Pingting menoleh ke arah Chu Beijie, dan ia menghela napas panjang, “Aku tahu.”
“Kau ingat, kau telah berjanji untuk tidak melukai keluargaku.”
“Aku ingat.”
“Aku, Chu Beijie, bukan seorang pria yang akan melupakan dendam atas keluargaku hanya untuk seorang wanita.”
Pingting bisa merasakan kemarahan Chu Beijie dan tersenyum sedih di bibirnya. “Aku mengerti. Pingting mengerti setiap perkataan Tuan. Selama Tuan berniat mencari Pingting, tak ada gunannya Pingting berusaha sembunyi, silakan Tuan lakukan apapun yang Tuan inginkan.”
“Pertanyaan terakhir.” Chu Beijie agak ragu, tapi kemudian bertanya dengan kejam, “Kau tahu kau akan mati, kenapa masih mengganggu perjalananku?”
Hati Pingting rasanya telah di tusuk dengan kuat. Tubuhnya tiba-tiba goyah sedikit, sementara matanya memperhatikan Chu Beijie dengan seksama. Suaranya terdengar sedih. “Pingting sungguh bodoh, tapi Tuan juga bodoh. Meskipun aku berbicara sampai suaraku hilang, apa Tuan akan percaya bahkan satu kata dariku?
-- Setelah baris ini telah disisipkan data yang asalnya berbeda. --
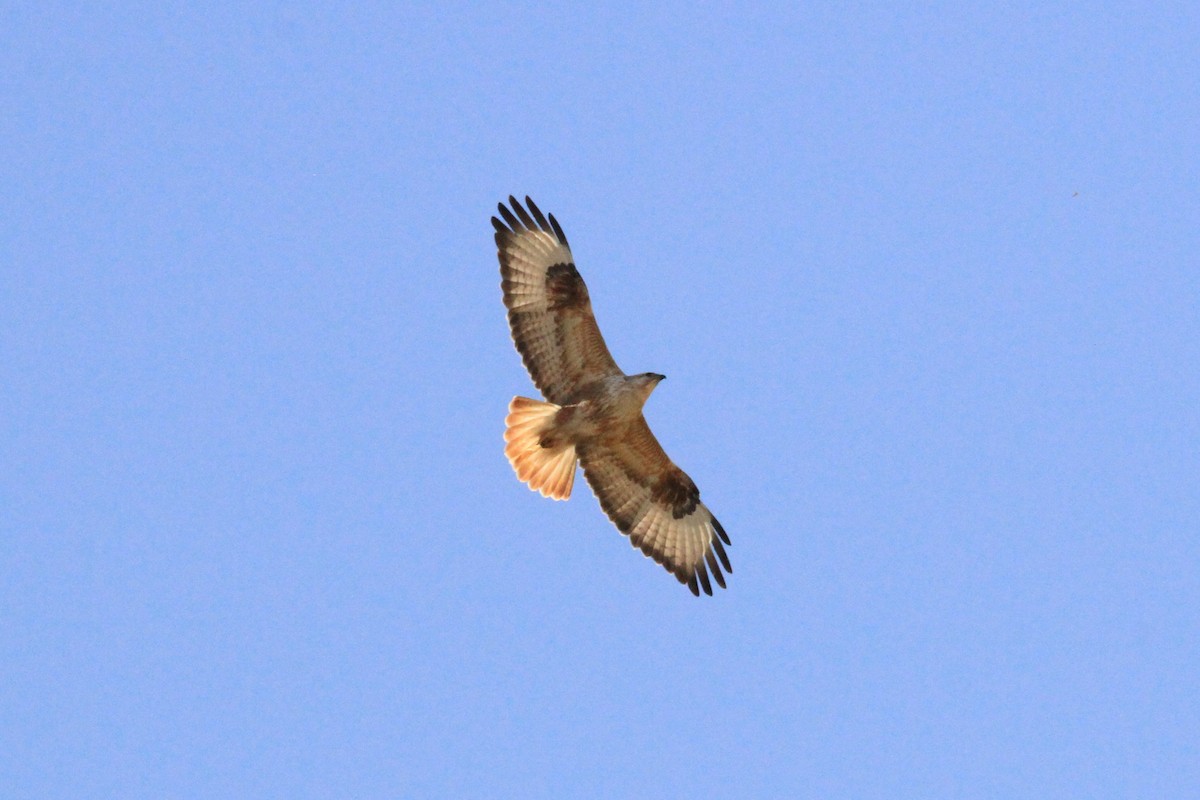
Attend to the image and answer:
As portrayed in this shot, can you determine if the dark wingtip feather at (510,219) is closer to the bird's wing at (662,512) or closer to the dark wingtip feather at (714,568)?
the bird's wing at (662,512)

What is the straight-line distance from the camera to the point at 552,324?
12680 mm

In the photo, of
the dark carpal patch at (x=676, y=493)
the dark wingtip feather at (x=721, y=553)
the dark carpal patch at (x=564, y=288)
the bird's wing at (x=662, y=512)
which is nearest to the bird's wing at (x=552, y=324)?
the dark carpal patch at (x=564, y=288)

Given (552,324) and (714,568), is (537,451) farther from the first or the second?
(714,568)

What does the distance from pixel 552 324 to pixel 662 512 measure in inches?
79.0

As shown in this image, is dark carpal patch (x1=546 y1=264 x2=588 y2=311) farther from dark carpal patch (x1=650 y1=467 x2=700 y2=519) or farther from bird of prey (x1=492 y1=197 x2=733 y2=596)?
dark carpal patch (x1=650 y1=467 x2=700 y2=519)

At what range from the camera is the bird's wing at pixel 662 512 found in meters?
13.3

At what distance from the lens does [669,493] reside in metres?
13.5

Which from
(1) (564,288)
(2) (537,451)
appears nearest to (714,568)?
(2) (537,451)

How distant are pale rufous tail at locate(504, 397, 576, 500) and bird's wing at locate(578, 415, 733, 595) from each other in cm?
43

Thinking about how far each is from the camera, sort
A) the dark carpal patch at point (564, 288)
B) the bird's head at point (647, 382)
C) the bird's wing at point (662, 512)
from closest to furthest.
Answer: the bird's head at point (647, 382) → the dark carpal patch at point (564, 288) → the bird's wing at point (662, 512)

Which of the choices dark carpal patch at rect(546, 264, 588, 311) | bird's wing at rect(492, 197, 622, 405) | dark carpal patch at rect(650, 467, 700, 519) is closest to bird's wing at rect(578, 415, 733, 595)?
dark carpal patch at rect(650, 467, 700, 519)

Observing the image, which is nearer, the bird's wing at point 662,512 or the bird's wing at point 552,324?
the bird's wing at point 552,324

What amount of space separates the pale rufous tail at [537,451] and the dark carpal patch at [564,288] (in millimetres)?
815

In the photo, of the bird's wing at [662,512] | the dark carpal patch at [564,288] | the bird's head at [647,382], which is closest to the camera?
the bird's head at [647,382]
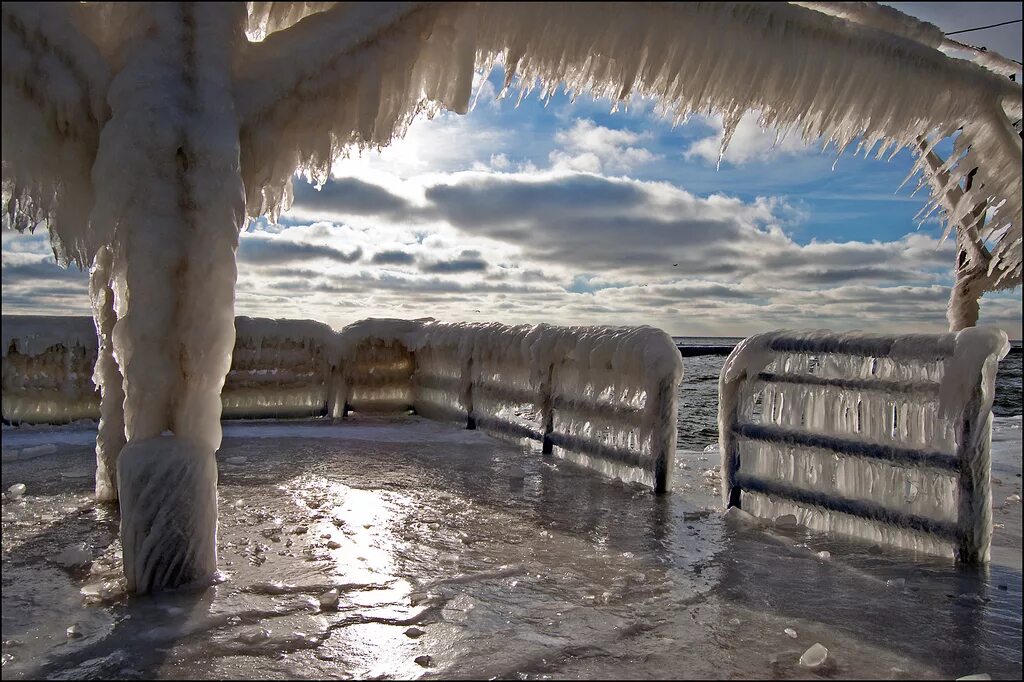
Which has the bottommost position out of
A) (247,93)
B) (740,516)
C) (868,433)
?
(740,516)

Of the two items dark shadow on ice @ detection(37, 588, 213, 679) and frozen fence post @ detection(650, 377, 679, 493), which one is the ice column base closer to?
dark shadow on ice @ detection(37, 588, 213, 679)

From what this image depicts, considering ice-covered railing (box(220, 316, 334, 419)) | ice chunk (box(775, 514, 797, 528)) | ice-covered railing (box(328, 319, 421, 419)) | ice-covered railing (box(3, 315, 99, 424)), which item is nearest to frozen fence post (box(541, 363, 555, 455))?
ice chunk (box(775, 514, 797, 528))

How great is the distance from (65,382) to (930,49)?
951cm

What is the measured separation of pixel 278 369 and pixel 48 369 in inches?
107

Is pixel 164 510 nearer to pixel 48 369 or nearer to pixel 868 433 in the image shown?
pixel 868 433

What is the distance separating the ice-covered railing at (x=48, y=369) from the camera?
26.5ft

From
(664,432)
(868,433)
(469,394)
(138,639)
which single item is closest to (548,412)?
(664,432)

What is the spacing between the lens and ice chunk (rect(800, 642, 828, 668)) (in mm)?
2434

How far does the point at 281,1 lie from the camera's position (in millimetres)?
3498

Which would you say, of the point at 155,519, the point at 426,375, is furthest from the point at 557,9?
the point at 426,375

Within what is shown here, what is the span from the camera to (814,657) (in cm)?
245

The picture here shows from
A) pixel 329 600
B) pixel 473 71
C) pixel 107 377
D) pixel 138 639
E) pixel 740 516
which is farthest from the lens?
pixel 740 516

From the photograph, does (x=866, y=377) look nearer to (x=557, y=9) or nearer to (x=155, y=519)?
(x=557, y=9)

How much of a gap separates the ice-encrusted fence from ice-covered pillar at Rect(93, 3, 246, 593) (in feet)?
10.9
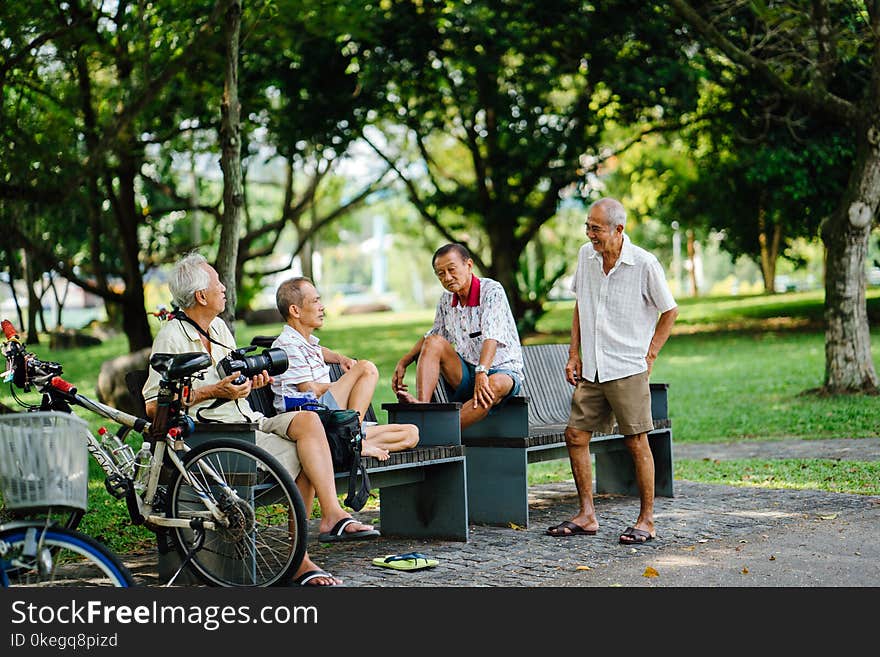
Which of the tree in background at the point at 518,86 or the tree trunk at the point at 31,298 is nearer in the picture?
the tree in background at the point at 518,86

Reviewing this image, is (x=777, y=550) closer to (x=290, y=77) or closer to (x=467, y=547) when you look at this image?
(x=467, y=547)

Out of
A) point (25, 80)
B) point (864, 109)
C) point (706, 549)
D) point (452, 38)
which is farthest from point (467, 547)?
point (452, 38)

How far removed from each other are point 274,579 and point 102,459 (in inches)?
37.1

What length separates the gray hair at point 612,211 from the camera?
6.58 metres

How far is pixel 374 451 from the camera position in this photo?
6246 mm

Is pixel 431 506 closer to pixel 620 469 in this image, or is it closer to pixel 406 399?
pixel 406 399

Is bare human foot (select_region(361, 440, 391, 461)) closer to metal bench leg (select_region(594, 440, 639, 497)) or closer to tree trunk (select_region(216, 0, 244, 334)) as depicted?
metal bench leg (select_region(594, 440, 639, 497))

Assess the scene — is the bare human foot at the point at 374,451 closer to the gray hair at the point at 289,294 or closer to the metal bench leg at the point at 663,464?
the gray hair at the point at 289,294

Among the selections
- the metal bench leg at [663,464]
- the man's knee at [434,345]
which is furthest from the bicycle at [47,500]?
the metal bench leg at [663,464]

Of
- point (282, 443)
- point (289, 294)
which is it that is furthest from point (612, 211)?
point (282, 443)

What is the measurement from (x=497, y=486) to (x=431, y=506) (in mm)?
614

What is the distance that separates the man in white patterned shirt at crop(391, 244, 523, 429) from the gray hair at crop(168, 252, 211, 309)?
1668mm

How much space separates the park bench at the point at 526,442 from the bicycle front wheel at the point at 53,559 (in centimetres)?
267

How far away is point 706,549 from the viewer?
643 centimetres
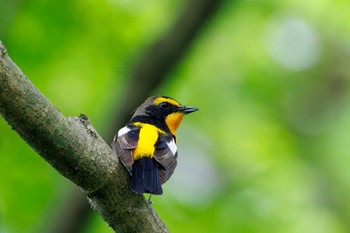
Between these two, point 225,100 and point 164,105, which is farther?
point 225,100

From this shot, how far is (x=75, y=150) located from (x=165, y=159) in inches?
58.1

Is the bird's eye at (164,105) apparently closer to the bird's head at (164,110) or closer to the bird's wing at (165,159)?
the bird's head at (164,110)

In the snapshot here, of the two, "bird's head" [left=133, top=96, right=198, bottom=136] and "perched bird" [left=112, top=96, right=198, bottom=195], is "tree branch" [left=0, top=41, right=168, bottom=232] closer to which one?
"perched bird" [left=112, top=96, right=198, bottom=195]

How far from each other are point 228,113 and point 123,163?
6012mm

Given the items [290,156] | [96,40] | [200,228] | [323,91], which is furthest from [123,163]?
[323,91]

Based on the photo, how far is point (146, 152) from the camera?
4.71 metres

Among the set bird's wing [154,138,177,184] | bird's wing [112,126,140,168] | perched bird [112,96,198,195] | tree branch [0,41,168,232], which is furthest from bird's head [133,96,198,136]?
tree branch [0,41,168,232]

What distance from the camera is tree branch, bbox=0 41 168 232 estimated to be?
307cm

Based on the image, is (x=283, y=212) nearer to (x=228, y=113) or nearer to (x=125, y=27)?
(x=228, y=113)

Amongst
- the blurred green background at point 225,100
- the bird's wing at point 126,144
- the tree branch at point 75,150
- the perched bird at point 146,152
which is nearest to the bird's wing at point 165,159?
the perched bird at point 146,152

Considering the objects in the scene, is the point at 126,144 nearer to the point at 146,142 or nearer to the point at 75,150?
the point at 146,142

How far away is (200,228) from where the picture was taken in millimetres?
7742

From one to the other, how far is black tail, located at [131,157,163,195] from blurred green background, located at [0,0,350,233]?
2.45 metres

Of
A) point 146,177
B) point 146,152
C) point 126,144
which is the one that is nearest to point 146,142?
point 146,152
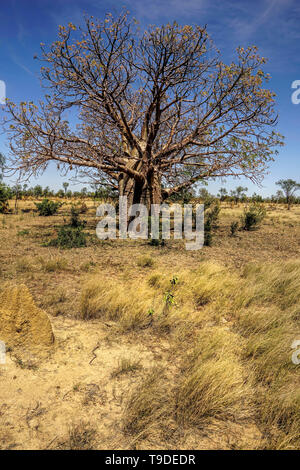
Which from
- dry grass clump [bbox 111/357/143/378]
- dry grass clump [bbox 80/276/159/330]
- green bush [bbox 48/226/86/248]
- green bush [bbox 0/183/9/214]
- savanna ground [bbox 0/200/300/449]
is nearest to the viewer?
savanna ground [bbox 0/200/300/449]

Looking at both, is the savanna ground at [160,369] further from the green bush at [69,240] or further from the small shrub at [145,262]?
the green bush at [69,240]

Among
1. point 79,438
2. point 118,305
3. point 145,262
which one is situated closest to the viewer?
point 79,438

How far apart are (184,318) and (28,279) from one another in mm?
3251

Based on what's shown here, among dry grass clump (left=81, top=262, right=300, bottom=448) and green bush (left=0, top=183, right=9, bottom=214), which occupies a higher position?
green bush (left=0, top=183, right=9, bottom=214)

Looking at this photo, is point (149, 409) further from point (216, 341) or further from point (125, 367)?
point (216, 341)

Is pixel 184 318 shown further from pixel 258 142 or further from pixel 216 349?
pixel 258 142

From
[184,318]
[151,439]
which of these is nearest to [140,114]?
[184,318]

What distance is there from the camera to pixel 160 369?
9.30ft

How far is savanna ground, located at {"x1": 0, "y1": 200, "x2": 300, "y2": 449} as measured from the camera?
6.85 feet

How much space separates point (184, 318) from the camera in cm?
402

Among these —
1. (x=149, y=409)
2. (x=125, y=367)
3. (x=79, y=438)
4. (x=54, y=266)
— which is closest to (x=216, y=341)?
(x=125, y=367)

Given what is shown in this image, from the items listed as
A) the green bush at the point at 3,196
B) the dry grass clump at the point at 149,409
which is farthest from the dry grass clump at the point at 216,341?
the green bush at the point at 3,196

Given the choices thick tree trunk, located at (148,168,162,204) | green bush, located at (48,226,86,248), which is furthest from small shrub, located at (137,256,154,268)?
thick tree trunk, located at (148,168,162,204)

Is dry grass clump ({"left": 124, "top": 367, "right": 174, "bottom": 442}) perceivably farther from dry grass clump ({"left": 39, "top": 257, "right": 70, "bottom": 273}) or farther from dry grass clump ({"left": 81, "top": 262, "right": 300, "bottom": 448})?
dry grass clump ({"left": 39, "top": 257, "right": 70, "bottom": 273})
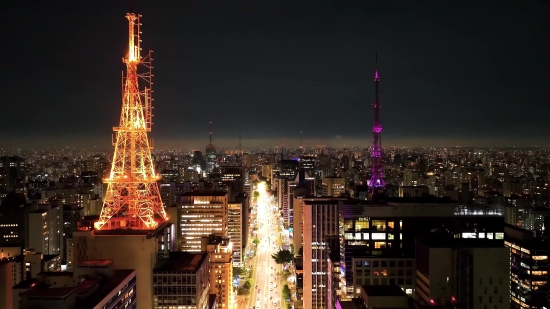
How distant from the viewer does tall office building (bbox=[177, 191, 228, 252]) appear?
35.2 metres

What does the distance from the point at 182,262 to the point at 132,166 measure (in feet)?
14.0

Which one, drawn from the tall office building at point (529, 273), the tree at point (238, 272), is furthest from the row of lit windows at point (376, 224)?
the tree at point (238, 272)

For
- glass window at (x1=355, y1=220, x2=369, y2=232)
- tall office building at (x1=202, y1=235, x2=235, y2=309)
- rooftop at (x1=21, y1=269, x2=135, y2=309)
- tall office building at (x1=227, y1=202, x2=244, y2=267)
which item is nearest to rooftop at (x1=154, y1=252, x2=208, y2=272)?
rooftop at (x1=21, y1=269, x2=135, y2=309)

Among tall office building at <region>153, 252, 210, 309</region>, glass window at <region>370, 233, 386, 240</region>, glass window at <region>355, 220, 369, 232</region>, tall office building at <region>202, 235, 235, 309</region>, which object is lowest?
tall office building at <region>202, 235, 235, 309</region>

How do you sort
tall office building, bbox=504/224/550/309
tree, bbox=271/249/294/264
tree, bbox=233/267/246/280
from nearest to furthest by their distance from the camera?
tall office building, bbox=504/224/550/309 < tree, bbox=233/267/246/280 < tree, bbox=271/249/294/264

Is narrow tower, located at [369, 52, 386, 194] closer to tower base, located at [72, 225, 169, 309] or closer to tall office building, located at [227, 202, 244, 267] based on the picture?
tall office building, located at [227, 202, 244, 267]

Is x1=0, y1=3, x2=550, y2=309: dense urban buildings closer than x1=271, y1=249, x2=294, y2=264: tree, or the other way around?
x1=0, y1=3, x2=550, y2=309: dense urban buildings

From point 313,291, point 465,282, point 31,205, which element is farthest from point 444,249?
point 31,205

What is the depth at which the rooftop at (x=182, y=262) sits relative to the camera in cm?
1728

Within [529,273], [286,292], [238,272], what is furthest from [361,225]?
[238,272]

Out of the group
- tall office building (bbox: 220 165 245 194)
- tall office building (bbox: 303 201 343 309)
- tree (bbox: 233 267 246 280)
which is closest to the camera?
tall office building (bbox: 303 201 343 309)

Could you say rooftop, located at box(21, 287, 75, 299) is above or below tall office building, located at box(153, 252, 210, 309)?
above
Semuanya telah menjadi sebuah kesalahan besar, kita takkan bisa kembali ke masa lalu.” Tak mampu berkata lagi, airmata berjatuhan dari pipinya menuju ke tanah.
Senja telah tiba.
Tidak ada mayat di jalan kering berwana kuning itu.
Sebuah tubuh ramping, dalam diam bergabung dengan kelompok kereta dan kuda itu.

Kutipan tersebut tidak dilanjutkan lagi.